Le peuple et les techniciens

Le choix de placer deux économistes à la tête des gouvernements grec et italien semble couler de source. La nature et la gravité de la crise actuelle orientent presque naturellement vers ce type de compétence. On se souvient qu'en 1976, au lendemain du choc pétrolier, le président Giscard d'Estaing avait appelé à Matignon « l'un des meilleurs économistes de France », Raymond Barre. Et combien d'autres, énarques ou non, sollicités pour mettre leur savoir technique au service de leur pays... Rien de bien original, par conséquent.

Sauf que ce choix interpelle. Beaucoup y voient la confirmation d'une heureuse tendance à la « technicisation » du politique. Non que la démocratie ait fait son temps, disent-ils. Il convient simplement d'en ajuster le fonctionnement à une conjoncture exceptionnelle et sans doute durable. En clair, devenir « sérieux ». Renoncer à d'interminables débats générateurs d'impuissance. Mettre en veilleuse les conflits d'intérêts, synonymes de blocage, pour laisser le champ libre à des experts supposés indemnes des délices et poisons du jeu démocratique.

Déjà, dans l'Antiquité, Platon le recommandait lorsqu'il plaçait à la tête de sa République un philosophe-roi, gage de sagesse et de savoir avisé. Et tout au long du XIXe siècle, en réplique à la commotion révolutionnaire, le courant positiviste - avec Saint-Simon, Comte et Durkheim à sa tête - alimentera le rêve d'une « politique scientifique ». Une gouvernance basée sur la raison et les faits, appelée à venir à bout de « la politique métaphysique fondée sur des suppositions plus ou moins abstraites et plus ou moins creuses ».

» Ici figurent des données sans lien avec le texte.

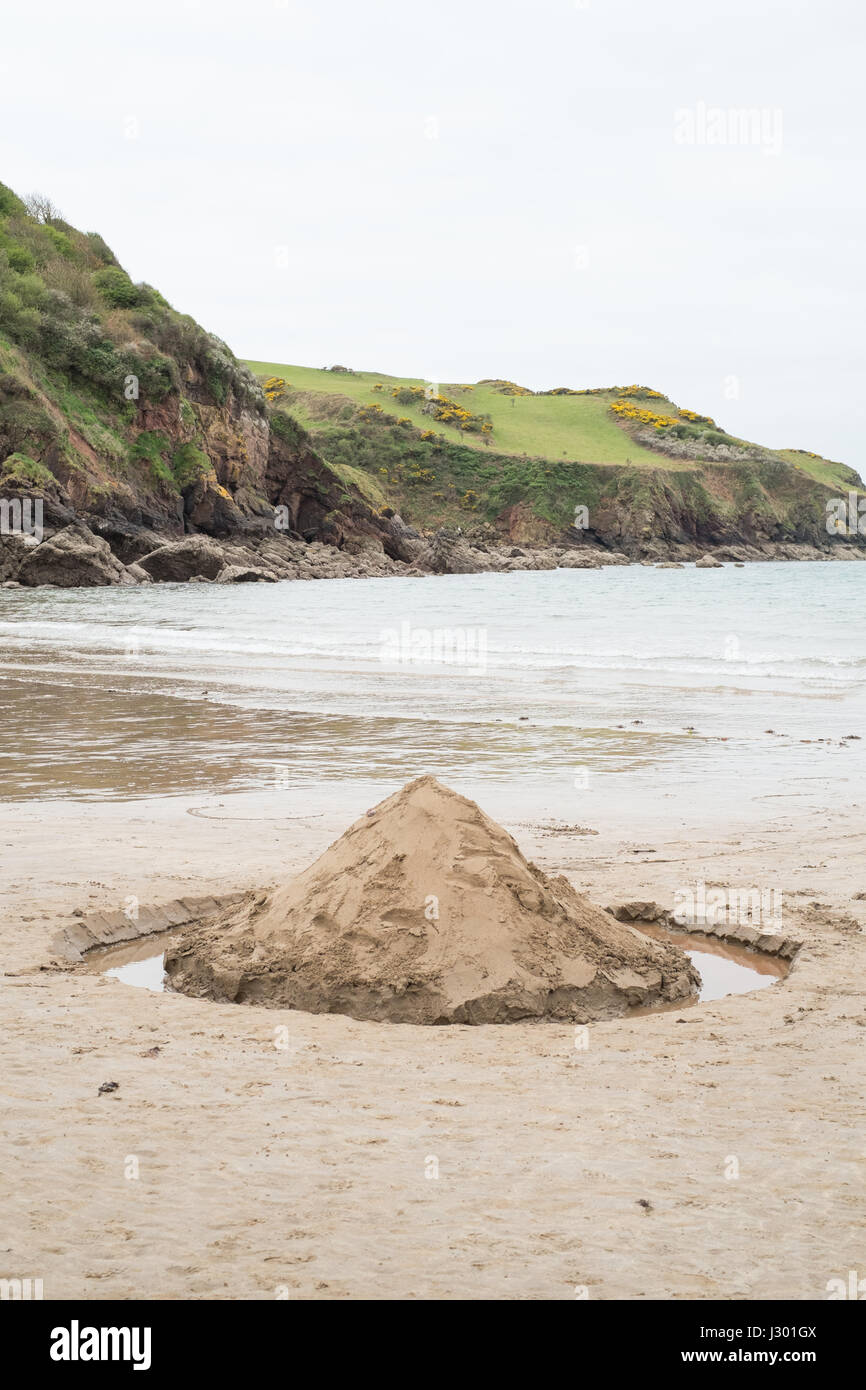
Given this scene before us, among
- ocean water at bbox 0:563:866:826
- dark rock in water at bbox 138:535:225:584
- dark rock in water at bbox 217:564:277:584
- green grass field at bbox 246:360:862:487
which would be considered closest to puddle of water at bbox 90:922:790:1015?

L'administration des choses, plutôt que le gouvernement des hommes : le mot d'ordre sera repris au lendemain de la crise de 1929 par le groupe de réflexion X-Crise, cercle de polytechniciens défendant la légitimité politique de la technocratie en temps troublés. Et ce coup d'oeil rétrospectif serait incomplet sans la mention de la Synarchie : cette société plus ou moins secrète prospéra sous le régime de Vichy, séduite par l'opposition entre l'autorité (morale et intellectuelle) attachée à la compétence éclairée et le pouvoir de statut, plus problématique, spécialement en démocratie.

L'histoire de la démocratie est dominée par ce conflit de deux légitimités. Celle du nombre : le peuple souverain dans l'infinie diversité de ses talents ; celle de la raison qui fait la belle part aux « capacités », comme on disait autrefois, c'est-à-dire à ceux que leurs qualités personnelles et leur compétence désignent à la confiance de leurs électeurs. Et c'est toute la subtilité du système représentatif que de faire émerger des hommes et femmes qui, non seulement expriment les attentes du peuple, mais se distinguent par leur aptitude à prendre part à la gestion publique. Disons-le clairement : la démocratie est aussi une machine à sélectionner les meilleurs d'entre nous.

Tout le problème naît de la déconnexion toujours menaçante entre la sphère de la décision et une société ruminant son impuissance, au grand bonheur des populismes. La pire des erreurs serait de faire de chaque enjeu politique un simple débat technique. En oubliant qu'il n'est pas de problème, si technique soit-il, qui ne soit par nature politique et relevant donc de la compétence de la nation. La « démocratie sans le peuple », dont parlait le juriste Maurice Duverger, est un risque permanent qu'il nous revient à tous de déjouer.